I have been attempting to publish my KFile project...
# gradle
p
I have been attempting to publish my KFile project to Maven Central using (indirectly) the SQLDelight scripts. However it occurs to me that maybe someone has another, simpler, project that is an example of publishing a Kotlin multiplatform project to Maven Central. I can attest that there is significant amount of work to accomplish such as generating an account on Sonatype, generating a PGP signing key, configuring the projects POM file (in the publications closure) and probably some steps I’m forgetting. In any case, if there is a Kotlin MPP project successfully deployed to Maven Central, boyo would I love to hear about it and study the code.

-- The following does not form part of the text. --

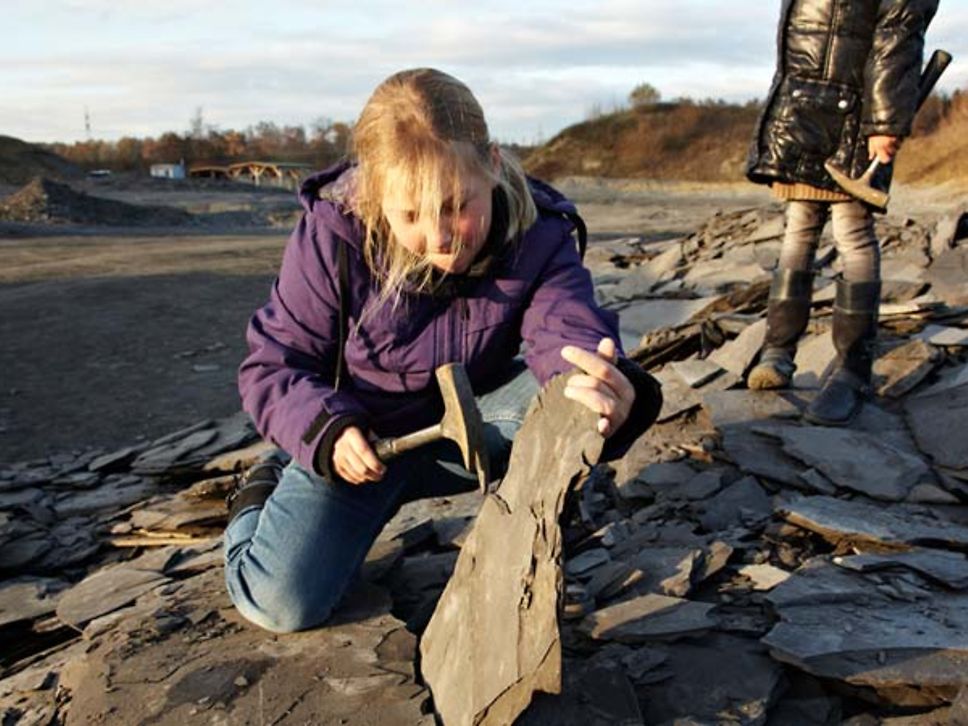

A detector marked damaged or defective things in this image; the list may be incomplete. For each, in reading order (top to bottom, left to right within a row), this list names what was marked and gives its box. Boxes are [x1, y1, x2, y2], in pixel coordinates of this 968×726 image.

pile of broken slate [1, 200, 968, 726]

For the record, I’ve got past the signing task successfully and the publish tasks appear to work (to mavenLocal) but no uploading is taking place. Does one need both the ‘maven’ and ‘maven-publish’ tasks? btw, I am using Gradle 4.10.2 and Kotliin 1.3.10 in case it matters.
Also, in a previous life, I seem to recall publishing to maven local and using some script that came from an Apache project to successfully deploy artifacts to some central repo but the details on that are very blurry. Does this approach ring bells for anyone else?
s
Have you seen the example in #multiplatform ?
m
That example uses gradle 4.7
p
And the most recent example in #multiplatform uses jcenter (Bintray). I have had some negative experiences with jcenter() (and some positive too) but when Jake Wharton expressed concern about jcenter() too, I decided to get the Sonatype (Maven Central) publishing working buoyed by the fact that SQLDelight was apparently successful. Understanding the answer to the question of why both maven and maven-publish plugins are required is the key I do believe. And secondarily how to configure both.
An update: I learned a lot recently about publishing to Sonatype (Maven Central) that was not intuitive whatsoever. The good news is that
<http://com.pajato.io:KFile:0.0.1|com.pajato.io:KFile:0.0.1>
is now up and usable on Maven Central. The bad news is that I ill understand how I got it to happen. Fwiw, I used a manual approach once my artifacts were in the local maven repo:
~/.m2/repository/…
The successful part of the journey started here: https://blog.sonatype.com/2011/10/publishing-your-artifacts-to-the-central-repository/
The big question in my mind is if I need both Gradle tasks:
publish
and
uploadArchives
. I will have the answer to that soon.
And the answer is that once all the Sonatype boilerplate is in place, only
publish
is required. Hallelujah!
Publishing puts the MPP artifacts into a staging area on the Sonatype Nexus server. Once in place, you need to press the
release
button on that staging server to get the artifacts visible from Maven Central.
i
Hey, just wanted to give a shout out to you Paul to say thank you. I couldn't figure out how to get the maven plugin working but your project cleared it up for me. I was searching all over for a sample of someone getting the new consolidated MPP project design working with sane repos like central.
p
Thank you!
i
So based on your work I was able to also get Android working combined with Dokka and a proper sources binary (as far as I can tell) for the android module. Afaik, no one else has gotten all the pieces working together properly yet or if they have, I wish I could have found their project so I wouldn't have needed to spend all day on this. Again, can't thank you enough for giving me a good starting point. https://github.com/ToxicBakery/Arbor/blob/master/common/build.gradle snapshots: https://oss.sonatype.org/content/repositories/snapshots/com/ToxicBakery/logging/
p
There is a little more work to do in this “publishing” thread that I will get to shortly unless someone beats me to it and provides the answer here. Specifically using jcenter() and the bintray gradle plugin to publish a multiplatform library or app. Publishing to jcenter() has the benefit of automagically having the artifacts appear on Maven Central. Sonatype has too many moving parts for my liking.
The thing I do not know yet is whether or not Bintray also has additional manual steps after the gradle plugin has been applied. I’m guessing that it does.
i
Understandable. It won't be me beating you to it on that front as I only use central directly.